The lawsuit intensifies the battle between networks and providers that erupted in the face of market pressures, as more consumers cut the cord to the traditional cable bundle in favor of online streaming options.
Earlier this month, Verizon announced its FiOS cable service would offer "Custom TV," which are slimmer and less expensive packages of channels grouped by genres, such as sports or kids entertainment, to appeal to potential cord cutters.
Several networks protested, including ESPN, NBC and Fox, whose revenues are closely tied to preserving the long-standing cable bundle. ESPN, which is owned by The Walt Disney Co., protested saying Verizon's slimmer bundles violated their licensing agreements for ESPN and ESPN 2.
"ESPN is at the forefront of embracing innovative ways to deliver high-quality content and value to consumers on multiple platforms, but that must be done in compliance with our agreements.
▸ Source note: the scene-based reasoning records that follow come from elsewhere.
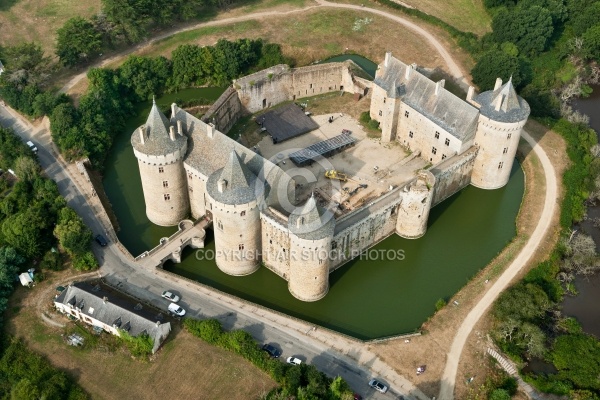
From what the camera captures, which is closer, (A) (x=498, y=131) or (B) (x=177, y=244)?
(B) (x=177, y=244)

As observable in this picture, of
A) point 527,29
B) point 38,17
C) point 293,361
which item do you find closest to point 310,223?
point 293,361

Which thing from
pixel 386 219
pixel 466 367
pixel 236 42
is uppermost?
pixel 236 42

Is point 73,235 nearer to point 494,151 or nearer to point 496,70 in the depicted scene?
point 494,151

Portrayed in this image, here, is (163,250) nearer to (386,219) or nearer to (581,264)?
(386,219)

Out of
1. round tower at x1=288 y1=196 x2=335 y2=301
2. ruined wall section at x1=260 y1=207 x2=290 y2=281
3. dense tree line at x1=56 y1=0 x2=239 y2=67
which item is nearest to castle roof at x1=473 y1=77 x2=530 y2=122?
round tower at x1=288 y1=196 x2=335 y2=301

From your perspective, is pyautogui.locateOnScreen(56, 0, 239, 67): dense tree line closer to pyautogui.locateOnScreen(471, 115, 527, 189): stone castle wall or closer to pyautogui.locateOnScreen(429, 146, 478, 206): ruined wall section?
pyautogui.locateOnScreen(429, 146, 478, 206): ruined wall section

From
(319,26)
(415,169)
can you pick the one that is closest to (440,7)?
(319,26)
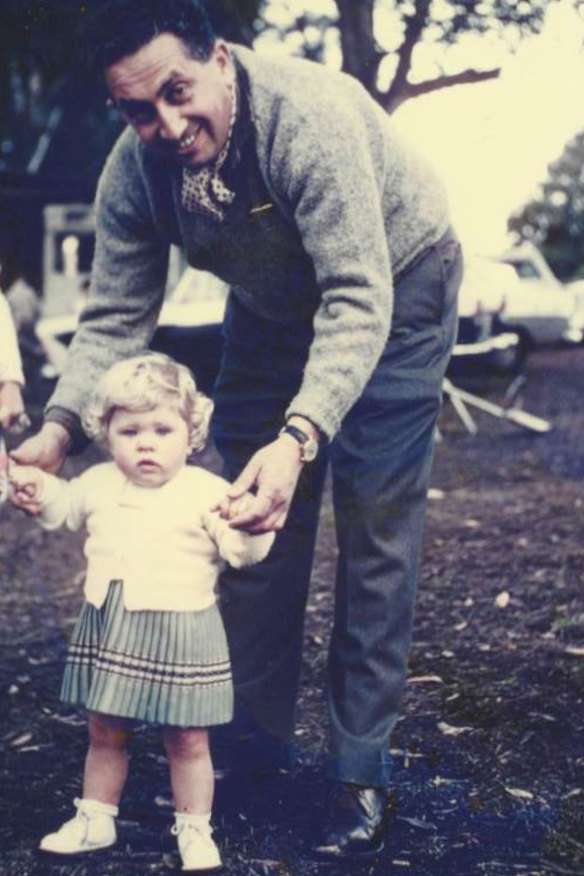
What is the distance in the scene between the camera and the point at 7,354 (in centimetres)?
348

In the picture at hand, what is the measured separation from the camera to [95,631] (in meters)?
2.66

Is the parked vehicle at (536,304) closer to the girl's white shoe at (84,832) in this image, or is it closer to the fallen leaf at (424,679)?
the fallen leaf at (424,679)

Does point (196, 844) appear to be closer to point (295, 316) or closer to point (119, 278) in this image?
point (295, 316)

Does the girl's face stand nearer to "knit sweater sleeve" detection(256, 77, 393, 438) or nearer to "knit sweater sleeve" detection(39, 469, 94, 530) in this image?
"knit sweater sleeve" detection(39, 469, 94, 530)

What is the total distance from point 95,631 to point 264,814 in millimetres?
665

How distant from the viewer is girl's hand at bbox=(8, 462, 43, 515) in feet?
8.56

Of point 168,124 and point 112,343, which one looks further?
point 112,343

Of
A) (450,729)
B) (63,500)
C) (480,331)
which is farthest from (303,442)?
(480,331)

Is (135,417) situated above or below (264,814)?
above

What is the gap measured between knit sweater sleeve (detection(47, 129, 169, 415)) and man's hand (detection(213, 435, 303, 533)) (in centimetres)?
64

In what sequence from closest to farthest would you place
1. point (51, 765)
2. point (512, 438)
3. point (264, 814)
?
1. point (264, 814)
2. point (51, 765)
3. point (512, 438)

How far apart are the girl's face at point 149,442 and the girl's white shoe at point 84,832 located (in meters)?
0.70

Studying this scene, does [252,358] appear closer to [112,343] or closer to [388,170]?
[112,343]

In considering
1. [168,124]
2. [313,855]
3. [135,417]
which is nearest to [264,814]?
[313,855]
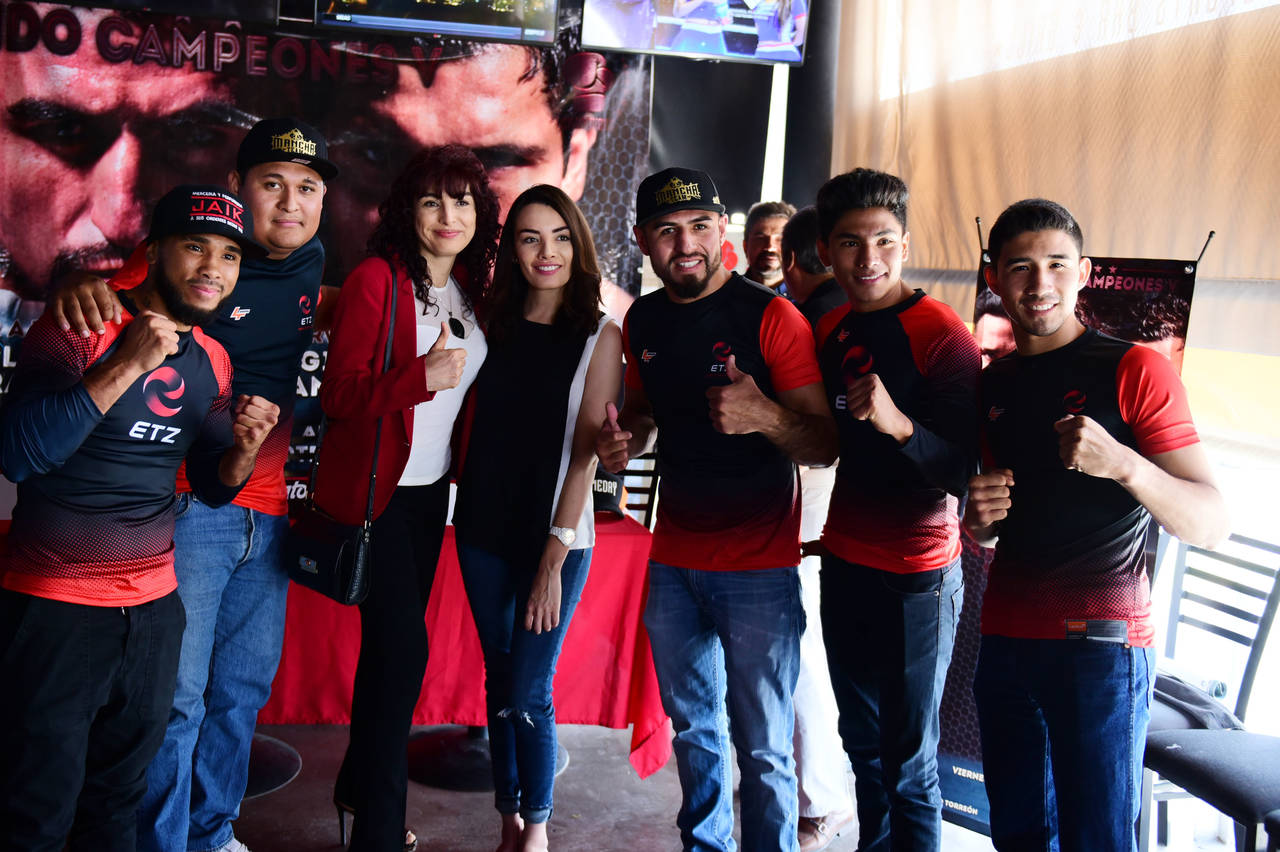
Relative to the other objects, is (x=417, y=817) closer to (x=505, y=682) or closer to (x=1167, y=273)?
(x=505, y=682)

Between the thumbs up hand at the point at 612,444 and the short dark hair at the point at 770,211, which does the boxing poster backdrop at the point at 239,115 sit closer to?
the short dark hair at the point at 770,211

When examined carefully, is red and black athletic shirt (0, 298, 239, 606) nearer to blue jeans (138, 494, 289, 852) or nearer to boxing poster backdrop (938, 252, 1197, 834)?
blue jeans (138, 494, 289, 852)

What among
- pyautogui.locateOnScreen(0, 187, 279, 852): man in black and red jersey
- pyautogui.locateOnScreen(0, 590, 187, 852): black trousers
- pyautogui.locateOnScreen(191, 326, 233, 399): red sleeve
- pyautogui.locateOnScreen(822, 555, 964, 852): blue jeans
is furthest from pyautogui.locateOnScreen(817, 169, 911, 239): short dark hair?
pyautogui.locateOnScreen(0, 590, 187, 852): black trousers

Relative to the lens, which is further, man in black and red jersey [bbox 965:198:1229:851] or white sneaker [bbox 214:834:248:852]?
white sneaker [bbox 214:834:248:852]

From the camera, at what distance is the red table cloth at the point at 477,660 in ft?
9.35

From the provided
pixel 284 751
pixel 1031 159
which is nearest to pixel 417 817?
pixel 284 751

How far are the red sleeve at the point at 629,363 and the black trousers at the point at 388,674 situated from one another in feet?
1.87

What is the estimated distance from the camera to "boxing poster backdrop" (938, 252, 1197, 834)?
7.60 feet

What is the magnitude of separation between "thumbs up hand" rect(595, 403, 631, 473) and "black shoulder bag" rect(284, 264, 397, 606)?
0.49m

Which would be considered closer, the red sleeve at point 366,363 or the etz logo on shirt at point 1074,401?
the etz logo on shirt at point 1074,401

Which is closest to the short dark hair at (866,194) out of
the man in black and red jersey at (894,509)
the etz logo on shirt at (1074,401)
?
the man in black and red jersey at (894,509)

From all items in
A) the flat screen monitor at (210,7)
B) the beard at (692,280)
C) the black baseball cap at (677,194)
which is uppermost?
the flat screen monitor at (210,7)

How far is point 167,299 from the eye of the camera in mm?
1788

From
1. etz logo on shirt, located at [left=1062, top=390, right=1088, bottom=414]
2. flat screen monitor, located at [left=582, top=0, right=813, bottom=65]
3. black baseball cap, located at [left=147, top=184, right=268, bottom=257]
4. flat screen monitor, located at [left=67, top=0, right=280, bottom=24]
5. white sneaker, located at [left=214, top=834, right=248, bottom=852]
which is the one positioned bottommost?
white sneaker, located at [left=214, top=834, right=248, bottom=852]
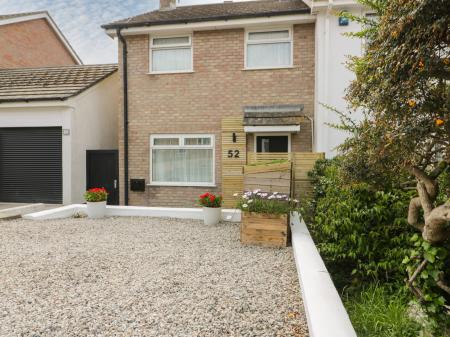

We simply ask that Verizon abide by the terms of our contracts," the company said in a statement.
An ESPN spokesperson added that the disagreement was not primarily about money, but about sending a message that cable partners can't "unilaterally change deals" without permission. The spokesperson added that ESPN and several programmers negotiated for more than one year with Dish Network to carry programs on a new streaming service called SlingTV and that the network expects the same approach to new packages by FiOS and other distributors.
Deirdre Hart, a spokeswoman for Verizon, responded: "Consumers have spoken loud and clear that they want choice, and the industry should be focused on giving consumers what they want. We are well within our rights under our agreements to offer our customers these choices."